Your objective: All the lines below should be set down exactly, with no picture carried into the copy.

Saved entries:
◆ ◆ ◆

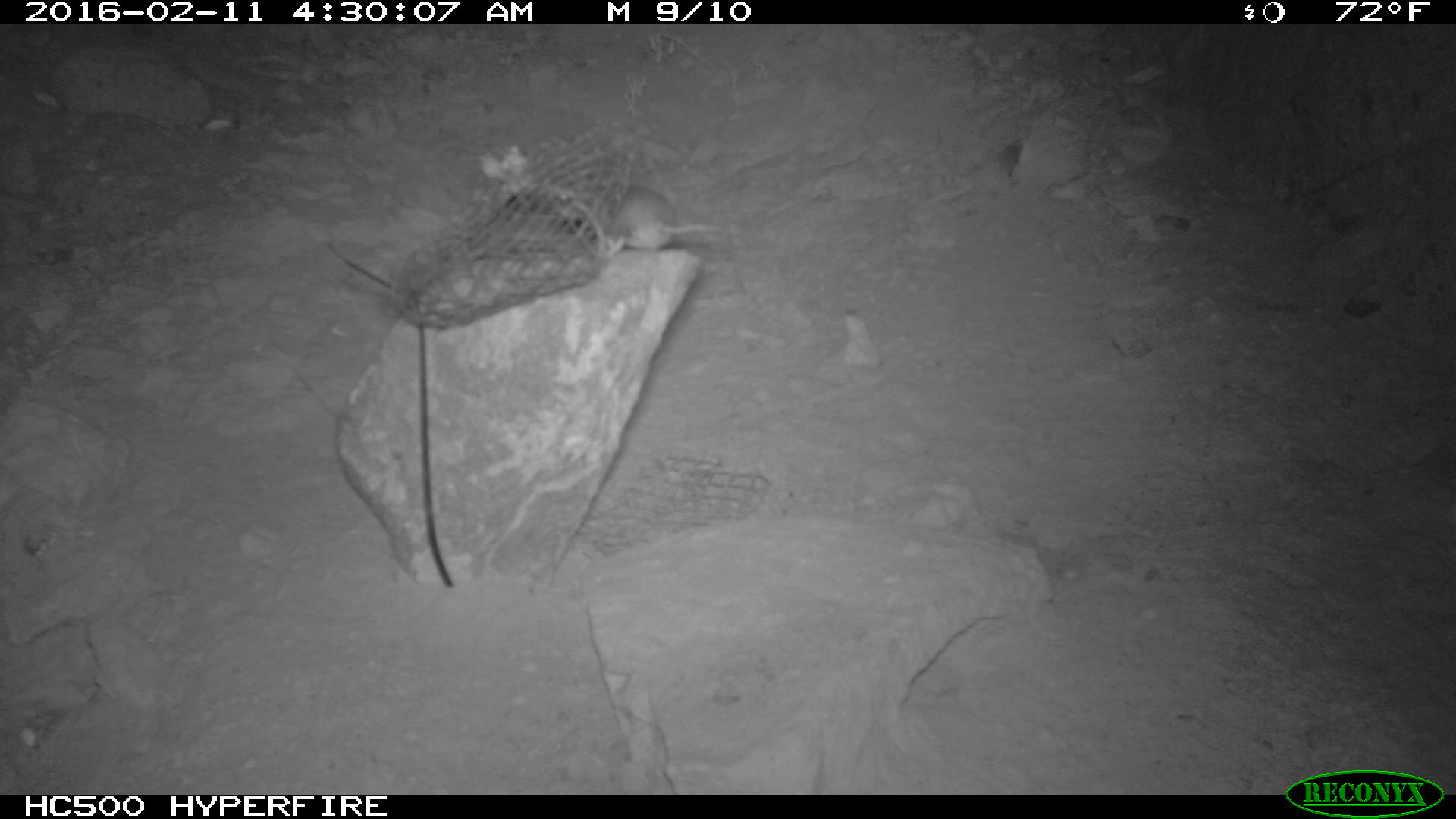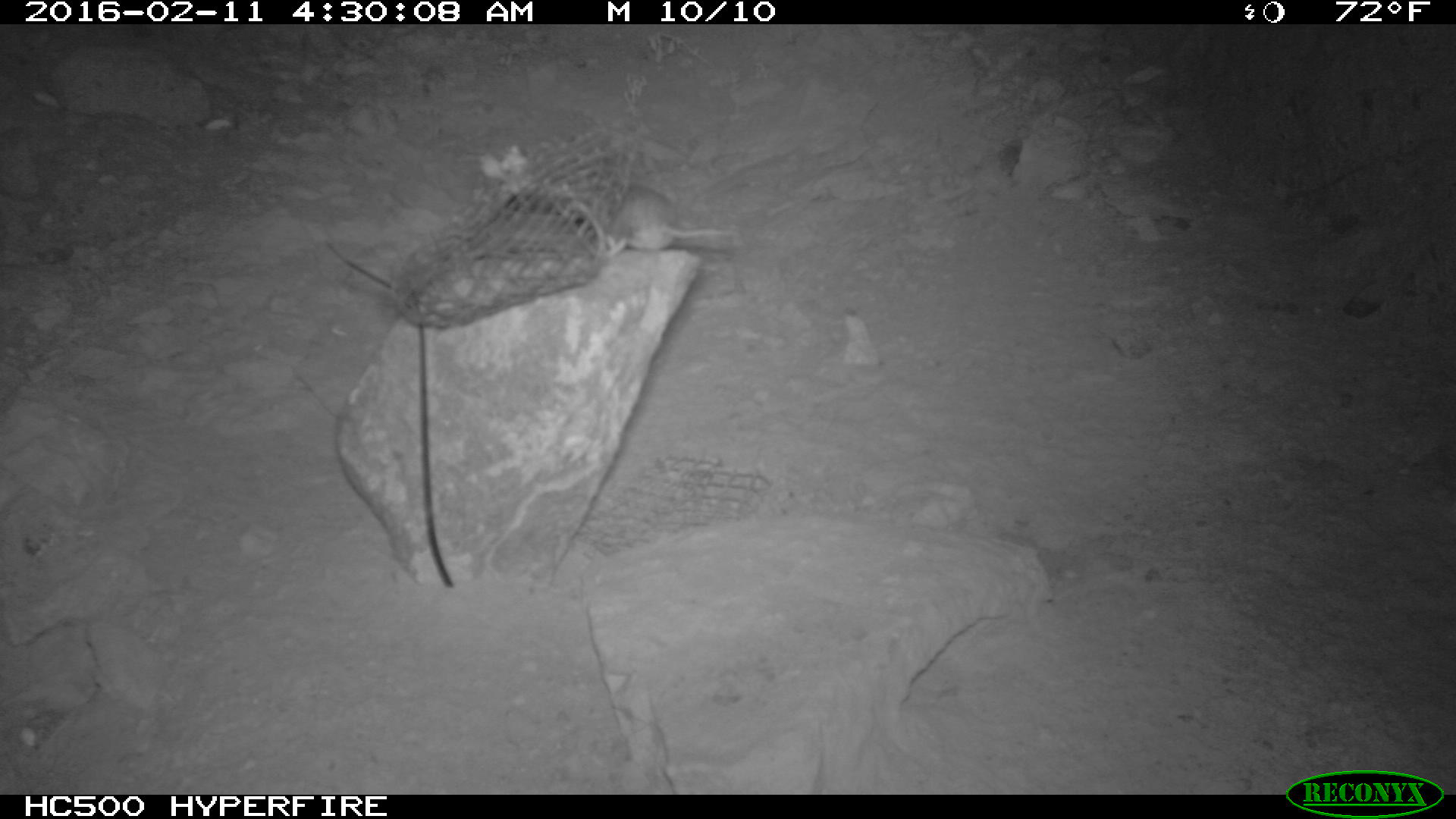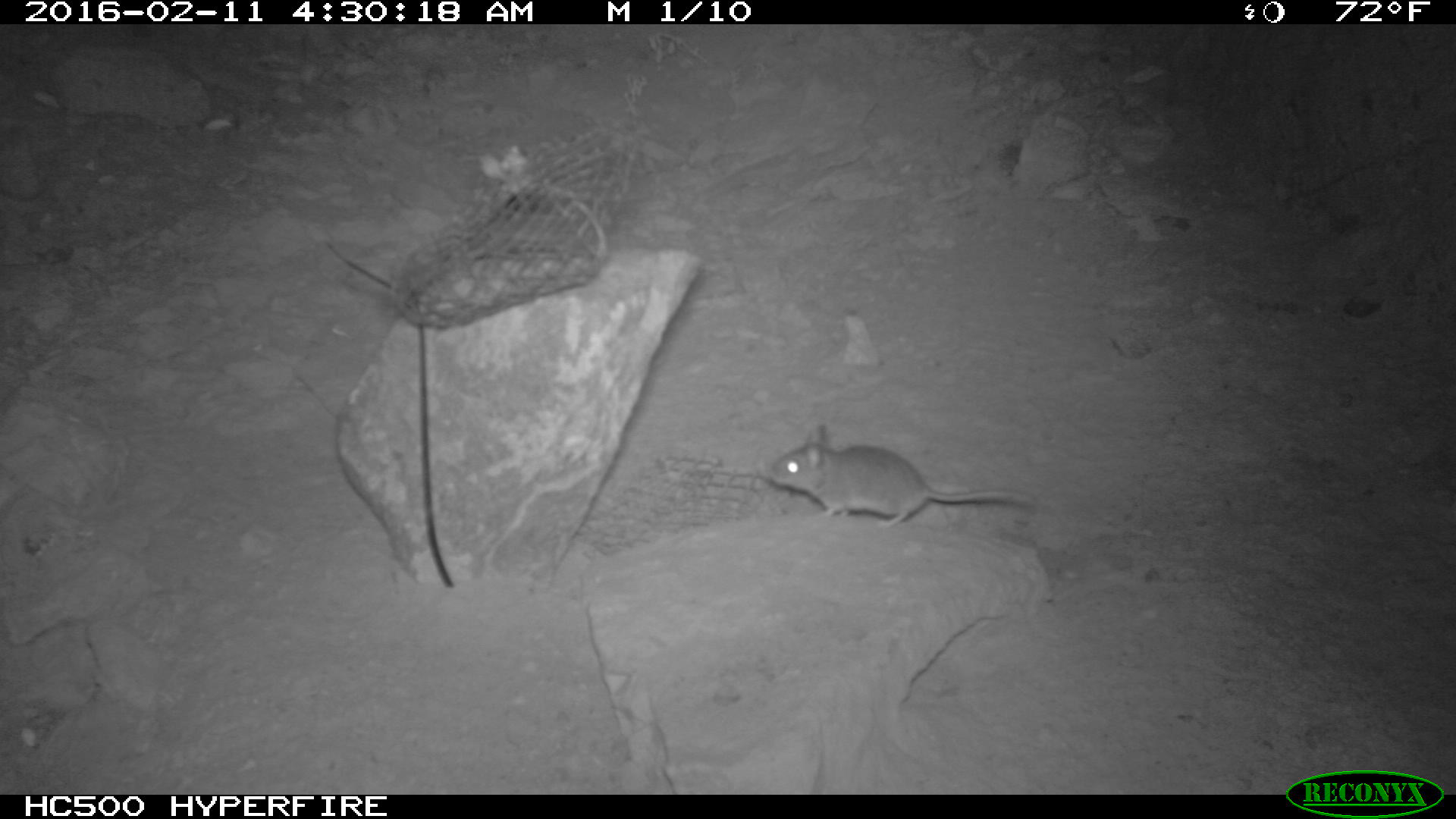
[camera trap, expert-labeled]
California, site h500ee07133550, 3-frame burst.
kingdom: Animalia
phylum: Chordata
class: Mammalia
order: Rodentia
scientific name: Rodentia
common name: rodent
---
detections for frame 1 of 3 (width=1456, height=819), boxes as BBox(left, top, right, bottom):
rodent: BBox(599, 181, 719, 260)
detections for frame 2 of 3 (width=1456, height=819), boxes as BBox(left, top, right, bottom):
rodent: BBox(601, 179, 736, 259)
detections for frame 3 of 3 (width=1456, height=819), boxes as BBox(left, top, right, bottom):
rodent: BBox(770, 423, 1037, 529)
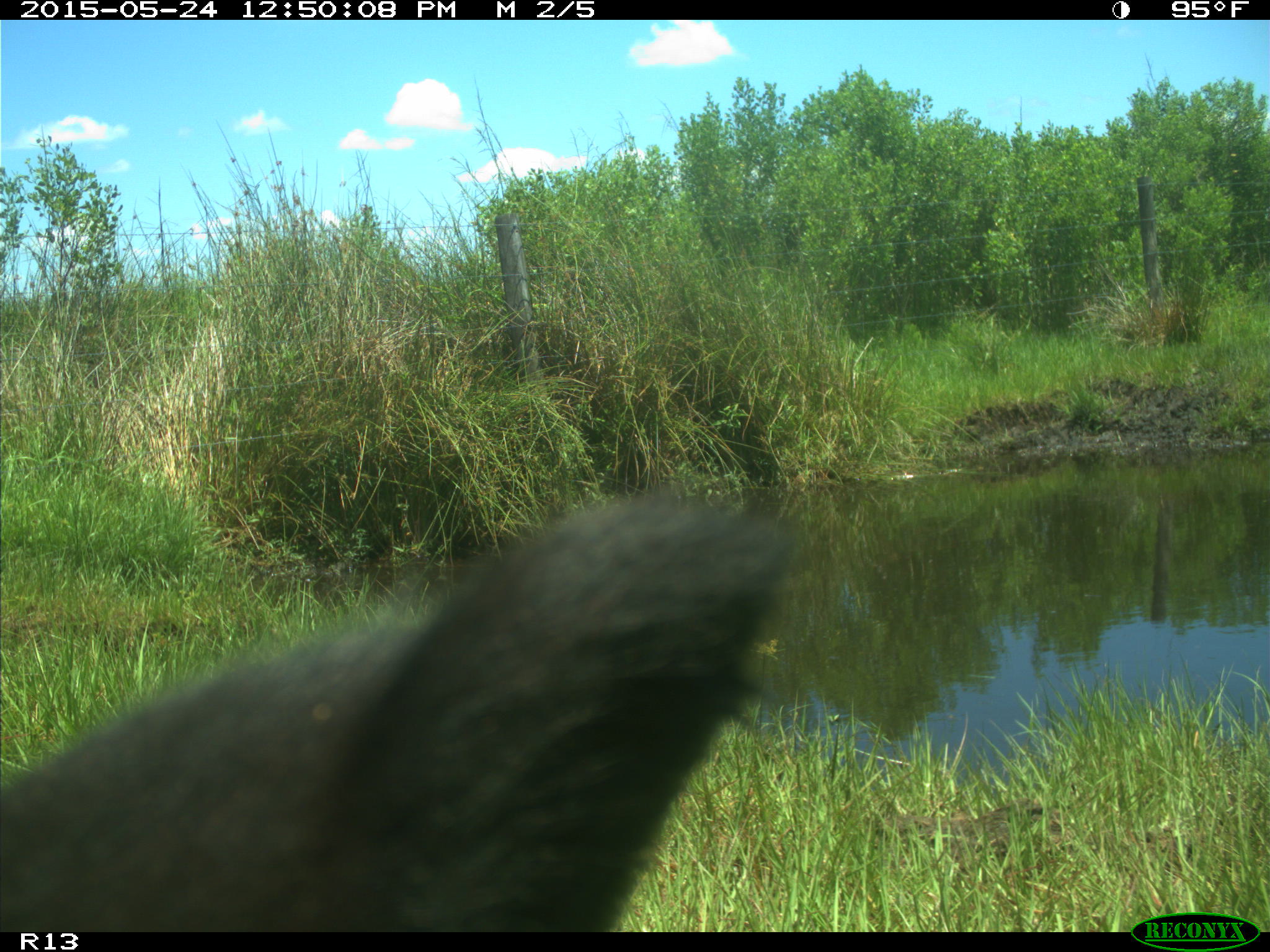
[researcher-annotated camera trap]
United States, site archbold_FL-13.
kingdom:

◆ ◆ ◆

Answer below:
[camera trap, expert-labeled]
California, site h500ee07133550, 3-frame burst.
kingdom: Animalia
phylum: Chordata
class: Mammalia
order: Rodentia
scientific name: Rodentia
common name: rodent
---
detections for frame 1 of 3 (width=1456, height=819), boxes as BBox(left, top, right, bottom):
rodent: BBox(599, 181, 719, 260)
detections for frame 2 of 3 (width=1456, height=819), boxes as BBox(left, top, right, bottom):
rodent: BBox(601, 179, 736, 259)
detections for frame 3 of 3 (width=1456, height=819), boxes as BBox(left, top, right, bottom):
rodent: BBox(770, 423, 1037, 529)
[researcher-annotated camera trap]
United States, site archbold_FL-13.
kingdom:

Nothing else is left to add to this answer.